To date, the structural characteristics that distinguish language-involved from non-involved cortical areas are largely unclear. Particularly in patients suffering from language-eloquent brain tumors, reliable mapping of the cortico-subcortical language network is of high clinical importance to prepare and guide safe tumor resection. To investigate differences in structural characteristics between language-positive and language-negative areas, 20 patients (mean age: 63.2 ± 12.9 years, 16 males) diagnosed with language-eloquent left-hemispheric glioblastoma multiforme (GBM) underwent preoperative language mapping by navigated transcranial magnetic stimulation (nTMS) and nTMS-based diffusion tensor imaging fiber tracking (DTI FT). The number of language-positive and language-negative points as well as the gray matter intensity (GMI), normalized volumes of U-fibers, interhemispheric fibers, and fibers projecting to the cerebellum were assessed and compared between language-positive and language-negative nTMS mappings and set in correlation with aphasia grades. We found significantly lower GMI for language-positive nTMS points (5.7 ± 1.7 versus 7.1 ± 1.6, p = 0.0121). Furthermore, language-positive nTMS points were characterized by an enhanced connectivity profile, i.e., these points showed a significantly higher ratio in volumes for U-fibers (p ≤ 0.0056), interhemispheric fibers (p = 0.0494), and fibers projecting to the cerebellum (p = 0.0094). The number of language-positive nTMS points (R ≥ 0.4854, p ≤ 0.0300) as well as the ratio in volumes for U-fibers (R ≤ −0.4899, p ≤ 0.0283) were significantly associated with aphasia grades, as assessed pre- or postoperatively and during follow-up examinations. In conclusion, this study provides evidence for structural differences on cortical and subcortical levels between language-positive and language-negative areas, as detected by nTMS language mapping. The results may further increase confidence in the technique of nTMS language mapping and nTMS-based tractography in the direct clinical setting. Future studies may confirm our results in larger cohorts and may expand the findings to patients with other tumor entities than GBM.

Highlights

  • Resection of intracranial glioma aims at a maximum extent of resection, which should ideally be achieved without causing surgery-related functional deficits that could severely reduce the patients’quality of life [1,2,3,4]

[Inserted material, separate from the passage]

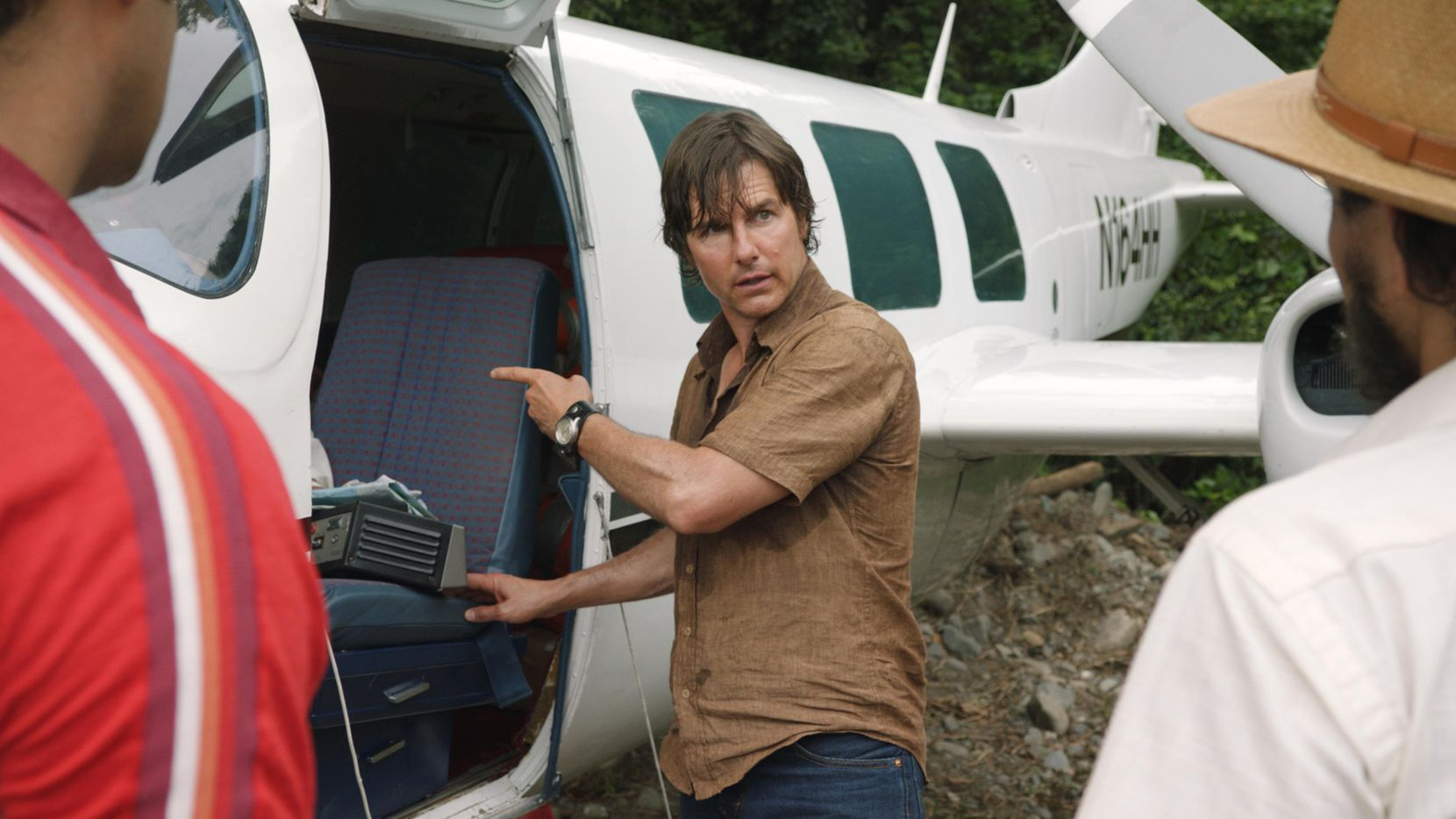 "Tom Cruise interpreta a Barry Seal, un agente encubierto de Estados Unidos en la película ""American Made"".(AP)"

  • We show the mean and standard deviation (SD) for the number (N) of language-positive and language-negative points as mapped by navigated transcranial magnetic stimulation, intensity ratio (IR), ratio of volumes for U-fibers (RUfibers, as derived from tractography using 100%, 75%, 50%, and 25% of the individual fractional anisotropy threshold (FAT)), and ratio of volumes for interhemispheric fibers (Rcross, using tractography with 25% FAT) as well as fibers projecting to the cerebellum (Rcereb, using tractography with 25% FAT)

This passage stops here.